İmparatorluğu sergilemek: ondokuzuncu yüzyıl uluslararası sergilerinde Osmanli İmparatorluğu’nun temsili.


Tezin Türü: Yüksek Lisans

Tezin Yürütüldüğü Kurum: Orta Doğu Teknik Üniversitesi, Türkiye

Tezin Onay Tarihi: 2014

Tezin Dili: İngilizce

Öğrenci: Ece Özçeri

Danışman: SELÇUK DURSUN

Özet:

The aim of this thesis is to examine the participation of the Ottoman Empire to international exhibitions in the nineteenth century. The international exhibitions were the outcomes of the radical changes in economic, social and political structure brought out by the revolutions of the eighteenth century. Although, exhibitions are generally evaluated as commercial centers, they were, at the same time, spheres in which the nineteenth century states’ entire power relations were displayed. In the international exhibitions, the world of the nineteenth century was divided into two parts. According to this two-parted world, it is considered that the concepts like technology, science and industry belong to the West; on the other hand, the East was associated with backwardness, superstition and manufacture. In the exhibitions, the Eastern participants answered the West’s sense of wonder about the East and they were involved in the amusement part of the exhibitions.

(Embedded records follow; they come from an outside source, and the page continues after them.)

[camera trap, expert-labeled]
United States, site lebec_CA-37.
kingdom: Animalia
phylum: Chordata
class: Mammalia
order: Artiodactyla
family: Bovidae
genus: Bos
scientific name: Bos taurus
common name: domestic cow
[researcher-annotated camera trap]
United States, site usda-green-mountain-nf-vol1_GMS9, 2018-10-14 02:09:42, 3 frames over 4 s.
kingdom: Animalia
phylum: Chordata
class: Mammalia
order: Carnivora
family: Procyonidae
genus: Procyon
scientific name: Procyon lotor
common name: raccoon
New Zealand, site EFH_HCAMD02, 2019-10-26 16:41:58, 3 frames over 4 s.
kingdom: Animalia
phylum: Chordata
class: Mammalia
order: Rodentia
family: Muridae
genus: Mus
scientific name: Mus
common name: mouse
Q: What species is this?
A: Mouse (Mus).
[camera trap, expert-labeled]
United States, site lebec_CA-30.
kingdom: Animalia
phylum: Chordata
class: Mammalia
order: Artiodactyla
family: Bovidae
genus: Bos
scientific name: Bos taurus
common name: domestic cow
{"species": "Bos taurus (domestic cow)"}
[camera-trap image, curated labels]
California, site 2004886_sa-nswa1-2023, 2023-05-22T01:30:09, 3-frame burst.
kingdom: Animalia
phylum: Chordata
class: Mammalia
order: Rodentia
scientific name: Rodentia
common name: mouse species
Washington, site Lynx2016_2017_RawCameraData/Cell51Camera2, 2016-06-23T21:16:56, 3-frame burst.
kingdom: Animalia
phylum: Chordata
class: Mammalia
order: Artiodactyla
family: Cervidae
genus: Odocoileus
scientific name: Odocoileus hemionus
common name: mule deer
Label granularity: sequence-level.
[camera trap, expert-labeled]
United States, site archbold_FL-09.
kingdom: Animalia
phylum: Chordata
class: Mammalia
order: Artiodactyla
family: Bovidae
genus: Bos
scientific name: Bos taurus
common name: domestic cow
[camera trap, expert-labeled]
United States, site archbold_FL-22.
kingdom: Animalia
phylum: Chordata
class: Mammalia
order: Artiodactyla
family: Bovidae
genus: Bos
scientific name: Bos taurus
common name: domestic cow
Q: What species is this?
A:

In this study, I examine the motives of the Ottoman Empire, which cannot be classified under these binary categories, in participating the international exhibitions. In this regard, I focused mainly on the transformation of the exhibitions towards the platforms, where the states displayed their cultural identities with the impact of the peace period, the material progress and colonialism, all of which surpassed their initial commercial agenda. The aim of the Ottoman Empire to participate in the exhibitions was emphasized as an attempt to display an accurate Ottoman representation in the international public by benefiting from the transformation of the v exhibitions. I argue that the Ottoman mind realized that the international exhibitions were not only commercial centers but also arenas for self representation.